Fintech players that previously benefited from gaming-linked transactions are also reporting significant setbacks. Paytm’s net profit fell 98% after the company booked an impairment of ₹190 crore on a loan extended to First Games Technology. Mobikwik experienced an eightfold increase in losses, reaching ₹28.6 crore, alongside a 7% year-on-year decline in operating revenue as transaction volumes linked to RMG activity dried up. UPI transactions in the gaming category fell sharply as well, dropping from 351 million in July to 270 million in August, according to data from NPCI.

The industry-wide retreat has reshaped India’s gaming landscape in a matter of weeks. Hike shut down its RMG app Rush. Largest real money gaming platforms—including Dream11, MPL, Zupee, WinZO and Gameskraft—halted all cash-gaming formats. More than 7,000 jobs have vanished across technology, product, operations and customer support functions, with layoffs concentrated in states such as Karnataka, Telangana and Haryana.

Industry executives say the collapse began at an extraordinary pace in August. The Union Cabinet approved the draft bill on August 19, the Lok Sabha passed it on August 20 and the Rajya Sabha cleared it on August 21 with minimal discussion or resistance.
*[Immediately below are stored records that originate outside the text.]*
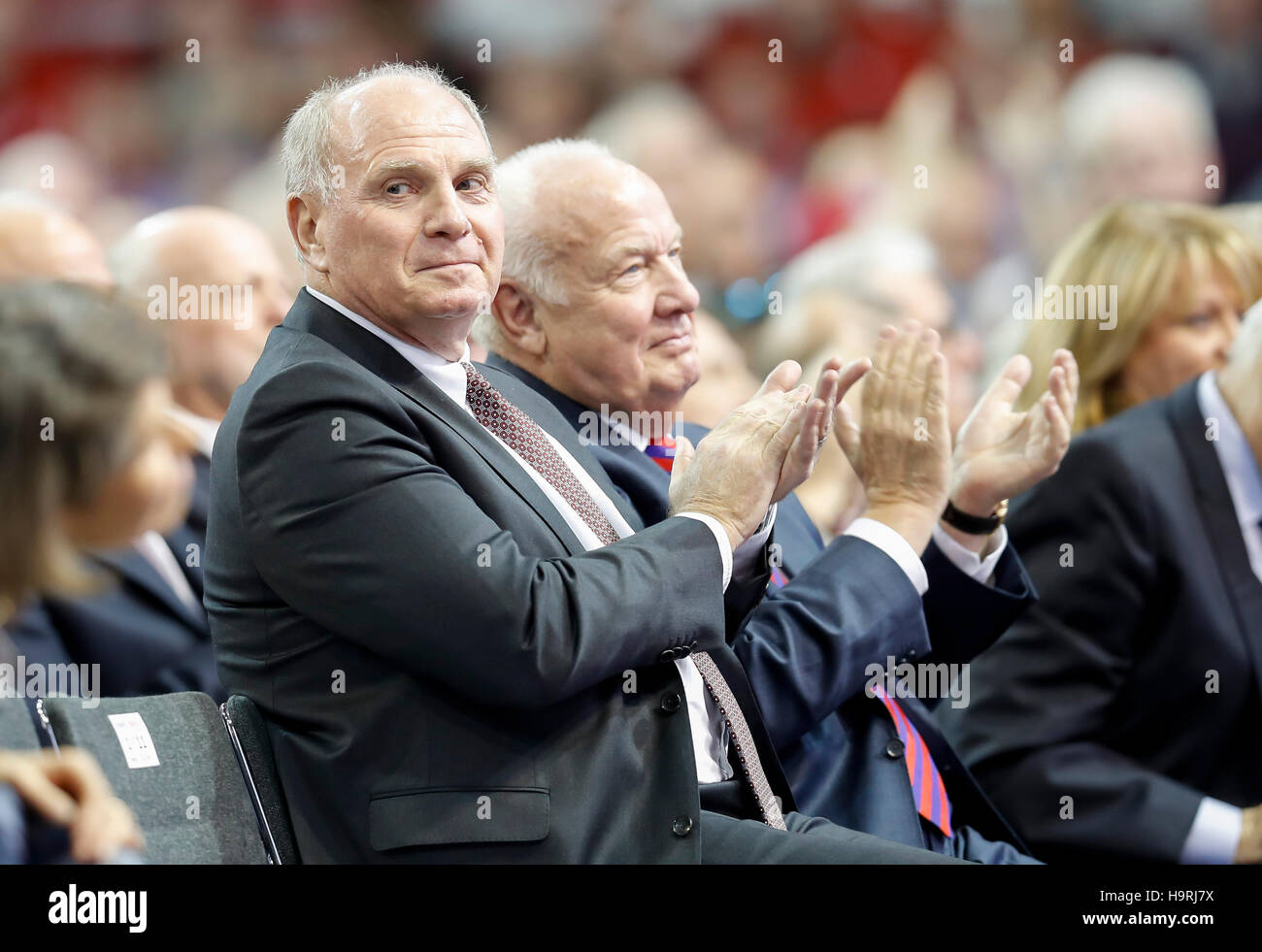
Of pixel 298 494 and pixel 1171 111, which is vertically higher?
pixel 1171 111

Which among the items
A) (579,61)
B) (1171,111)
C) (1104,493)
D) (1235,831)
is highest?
(579,61)

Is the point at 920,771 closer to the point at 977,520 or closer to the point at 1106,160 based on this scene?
the point at 977,520

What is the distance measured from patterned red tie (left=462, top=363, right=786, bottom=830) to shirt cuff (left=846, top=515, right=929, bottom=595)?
389 millimetres

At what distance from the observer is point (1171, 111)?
539cm

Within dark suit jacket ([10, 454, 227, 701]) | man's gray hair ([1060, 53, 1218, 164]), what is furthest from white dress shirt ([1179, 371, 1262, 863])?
man's gray hair ([1060, 53, 1218, 164])

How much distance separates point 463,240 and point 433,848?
0.78 metres

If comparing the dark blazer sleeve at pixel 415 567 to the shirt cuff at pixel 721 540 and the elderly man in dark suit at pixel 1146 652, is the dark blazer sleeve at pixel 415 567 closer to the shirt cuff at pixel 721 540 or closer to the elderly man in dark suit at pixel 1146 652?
the shirt cuff at pixel 721 540

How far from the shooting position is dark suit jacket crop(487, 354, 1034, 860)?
2.26 metres

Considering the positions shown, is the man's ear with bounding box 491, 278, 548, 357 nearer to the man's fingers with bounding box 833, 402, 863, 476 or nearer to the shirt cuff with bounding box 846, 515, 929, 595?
the man's fingers with bounding box 833, 402, 863, 476

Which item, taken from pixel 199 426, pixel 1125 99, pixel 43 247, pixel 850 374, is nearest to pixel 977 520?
pixel 850 374

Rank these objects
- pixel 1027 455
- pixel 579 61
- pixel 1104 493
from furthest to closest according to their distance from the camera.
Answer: pixel 579 61 → pixel 1104 493 → pixel 1027 455

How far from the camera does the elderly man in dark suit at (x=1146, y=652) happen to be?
2.61 m

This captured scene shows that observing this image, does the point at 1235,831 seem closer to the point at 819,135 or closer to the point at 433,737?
the point at 433,737
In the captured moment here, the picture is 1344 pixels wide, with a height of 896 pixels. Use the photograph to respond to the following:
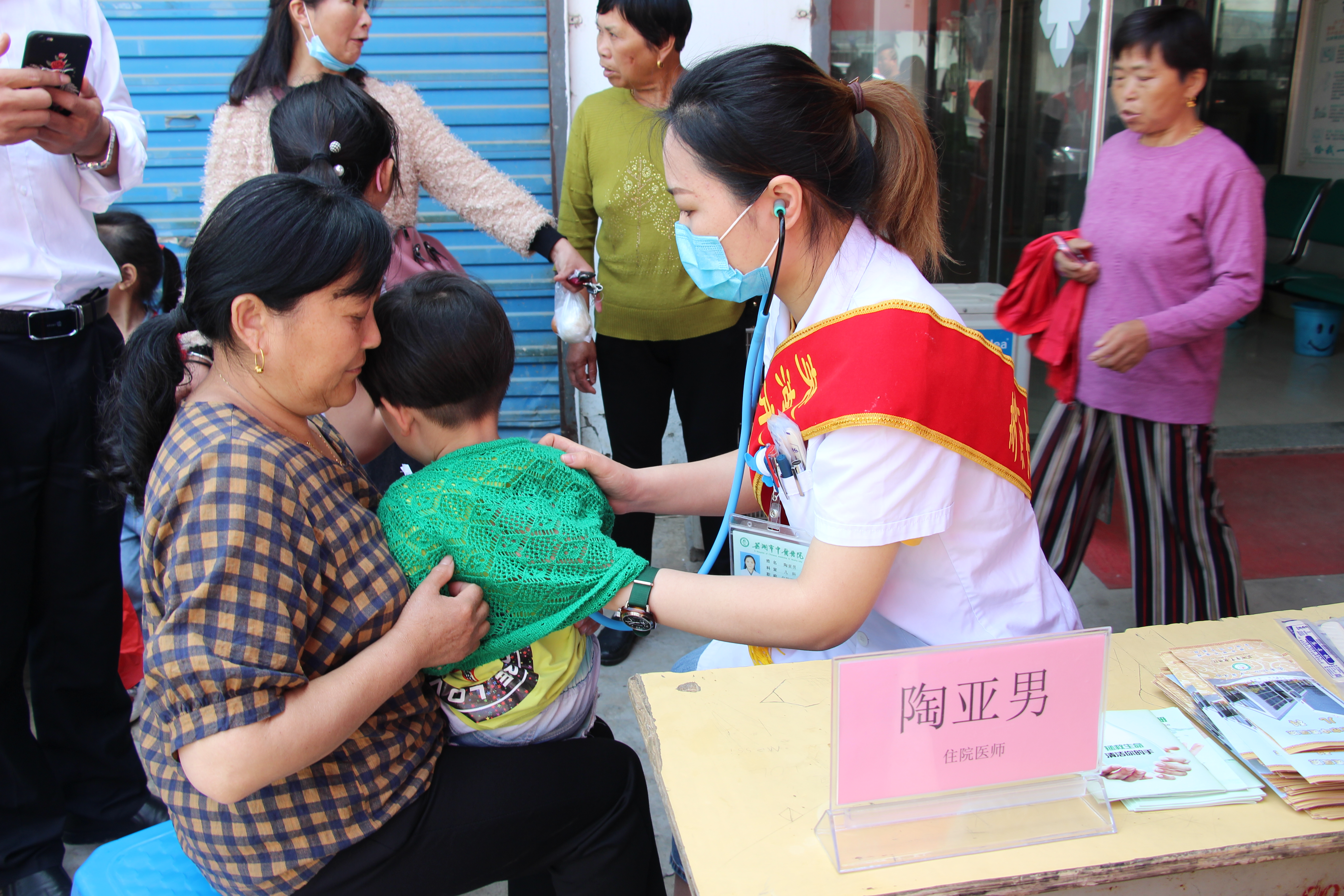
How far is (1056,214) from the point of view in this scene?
180 inches

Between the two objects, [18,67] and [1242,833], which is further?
[18,67]

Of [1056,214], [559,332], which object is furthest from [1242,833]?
[1056,214]

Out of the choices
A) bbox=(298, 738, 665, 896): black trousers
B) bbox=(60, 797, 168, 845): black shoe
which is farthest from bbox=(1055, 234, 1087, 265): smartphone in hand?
bbox=(60, 797, 168, 845): black shoe

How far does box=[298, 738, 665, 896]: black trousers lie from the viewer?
4.14 feet

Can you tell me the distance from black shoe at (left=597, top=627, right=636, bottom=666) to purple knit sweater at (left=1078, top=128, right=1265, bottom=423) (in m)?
1.51

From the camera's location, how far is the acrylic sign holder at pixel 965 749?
1002 mm

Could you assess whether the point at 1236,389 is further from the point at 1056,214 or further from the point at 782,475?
the point at 782,475

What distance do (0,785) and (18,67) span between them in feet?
4.60

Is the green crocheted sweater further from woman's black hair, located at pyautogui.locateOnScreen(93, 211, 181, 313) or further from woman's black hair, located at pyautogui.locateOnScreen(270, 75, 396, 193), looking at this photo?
woman's black hair, located at pyautogui.locateOnScreen(93, 211, 181, 313)

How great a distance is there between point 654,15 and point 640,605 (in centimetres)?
196

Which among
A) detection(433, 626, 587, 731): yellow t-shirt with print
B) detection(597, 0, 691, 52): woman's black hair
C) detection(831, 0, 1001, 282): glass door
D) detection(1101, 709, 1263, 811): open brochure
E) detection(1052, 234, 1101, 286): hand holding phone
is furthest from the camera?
detection(831, 0, 1001, 282): glass door

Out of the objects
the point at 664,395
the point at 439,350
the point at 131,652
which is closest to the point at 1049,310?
the point at 664,395

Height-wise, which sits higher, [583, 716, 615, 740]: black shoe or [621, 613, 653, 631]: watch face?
[621, 613, 653, 631]: watch face

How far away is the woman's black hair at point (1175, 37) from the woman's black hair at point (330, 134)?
1.87 meters
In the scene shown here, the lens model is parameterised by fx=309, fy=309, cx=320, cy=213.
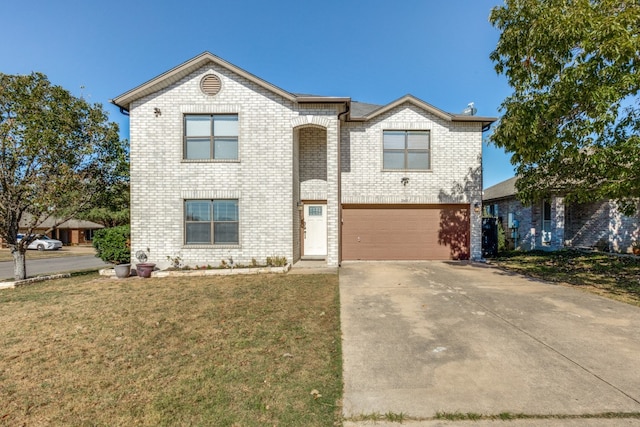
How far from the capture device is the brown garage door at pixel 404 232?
12.2 m

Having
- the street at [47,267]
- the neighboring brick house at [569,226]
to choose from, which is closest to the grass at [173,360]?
the street at [47,267]

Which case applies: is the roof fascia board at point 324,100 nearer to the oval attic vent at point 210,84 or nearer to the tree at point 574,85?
the oval attic vent at point 210,84

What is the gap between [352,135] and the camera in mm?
12148

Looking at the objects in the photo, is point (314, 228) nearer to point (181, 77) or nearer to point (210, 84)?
point (210, 84)

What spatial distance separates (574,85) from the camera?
22.2 ft

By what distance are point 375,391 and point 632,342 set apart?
3.87 m

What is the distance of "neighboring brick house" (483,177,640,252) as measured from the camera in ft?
45.7

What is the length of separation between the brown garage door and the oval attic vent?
20.7 feet

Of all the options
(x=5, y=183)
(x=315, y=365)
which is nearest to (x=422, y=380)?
(x=315, y=365)

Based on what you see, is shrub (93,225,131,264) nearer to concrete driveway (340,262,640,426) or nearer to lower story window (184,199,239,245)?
lower story window (184,199,239,245)

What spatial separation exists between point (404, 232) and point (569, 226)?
404 inches

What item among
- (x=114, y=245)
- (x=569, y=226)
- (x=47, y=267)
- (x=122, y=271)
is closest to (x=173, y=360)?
(x=122, y=271)

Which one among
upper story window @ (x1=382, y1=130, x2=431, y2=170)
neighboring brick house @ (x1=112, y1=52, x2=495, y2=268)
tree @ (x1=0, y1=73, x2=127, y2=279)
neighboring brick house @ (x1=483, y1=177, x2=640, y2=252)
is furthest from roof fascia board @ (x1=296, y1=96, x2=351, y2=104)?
neighboring brick house @ (x1=483, y1=177, x2=640, y2=252)

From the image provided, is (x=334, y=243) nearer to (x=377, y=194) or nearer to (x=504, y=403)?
(x=377, y=194)
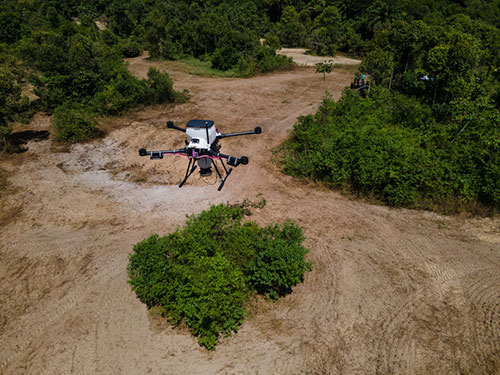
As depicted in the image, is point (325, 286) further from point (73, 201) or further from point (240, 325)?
point (73, 201)

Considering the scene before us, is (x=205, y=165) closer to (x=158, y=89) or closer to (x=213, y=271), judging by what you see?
(x=213, y=271)

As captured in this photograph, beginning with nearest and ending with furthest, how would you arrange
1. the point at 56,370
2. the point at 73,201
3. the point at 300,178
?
the point at 56,370 → the point at 73,201 → the point at 300,178

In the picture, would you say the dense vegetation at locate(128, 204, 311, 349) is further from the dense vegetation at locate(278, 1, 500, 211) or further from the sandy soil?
the sandy soil

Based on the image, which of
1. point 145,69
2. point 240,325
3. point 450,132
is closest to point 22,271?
point 240,325

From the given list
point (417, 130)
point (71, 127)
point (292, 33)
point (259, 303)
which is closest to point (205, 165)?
point (259, 303)

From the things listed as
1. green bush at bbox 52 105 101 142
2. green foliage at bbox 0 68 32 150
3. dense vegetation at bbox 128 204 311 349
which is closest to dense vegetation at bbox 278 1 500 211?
dense vegetation at bbox 128 204 311 349

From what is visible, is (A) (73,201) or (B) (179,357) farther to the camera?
(A) (73,201)
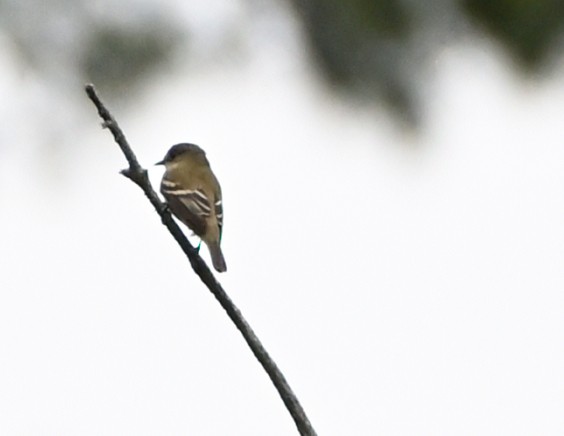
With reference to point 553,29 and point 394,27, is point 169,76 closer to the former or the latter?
point 394,27

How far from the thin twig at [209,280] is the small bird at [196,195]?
114 cm

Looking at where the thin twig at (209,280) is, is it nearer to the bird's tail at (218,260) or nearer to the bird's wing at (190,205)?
the bird's tail at (218,260)

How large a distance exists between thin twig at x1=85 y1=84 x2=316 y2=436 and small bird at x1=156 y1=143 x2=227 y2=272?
1142 millimetres

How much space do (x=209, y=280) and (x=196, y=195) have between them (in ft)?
4.97

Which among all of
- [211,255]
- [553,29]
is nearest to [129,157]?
[211,255]

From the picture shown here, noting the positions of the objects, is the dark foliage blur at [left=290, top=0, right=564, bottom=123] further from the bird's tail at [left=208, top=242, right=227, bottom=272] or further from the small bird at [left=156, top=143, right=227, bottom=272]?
the bird's tail at [left=208, top=242, right=227, bottom=272]

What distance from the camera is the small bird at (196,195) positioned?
2668mm

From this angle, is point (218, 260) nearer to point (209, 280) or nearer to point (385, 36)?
point (209, 280)

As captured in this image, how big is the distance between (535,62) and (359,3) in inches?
26.4

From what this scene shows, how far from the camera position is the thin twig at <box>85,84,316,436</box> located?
3.60 ft

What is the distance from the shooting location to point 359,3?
163 inches

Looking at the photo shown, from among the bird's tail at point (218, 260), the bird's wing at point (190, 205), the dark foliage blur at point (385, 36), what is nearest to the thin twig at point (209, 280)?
the bird's tail at point (218, 260)

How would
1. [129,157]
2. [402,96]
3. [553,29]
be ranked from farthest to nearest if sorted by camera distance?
[402,96]
[553,29]
[129,157]

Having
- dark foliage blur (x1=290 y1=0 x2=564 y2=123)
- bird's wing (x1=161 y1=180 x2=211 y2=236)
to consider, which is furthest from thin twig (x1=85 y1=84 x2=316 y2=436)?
dark foliage blur (x1=290 y1=0 x2=564 y2=123)
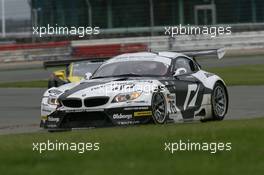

Within 48 hours, a sector that had been one of India’s fastest-growing pillars of consumer technology found itself effectively dismantled, even though the law remains formally unnotified nearly 90 days later. As companies continue to exit, downsize or write off entire business lines, the industry remains in limbo over whether the government will introduce clarifications, exemptions or transtional timelines when the Act is eventually brought into force.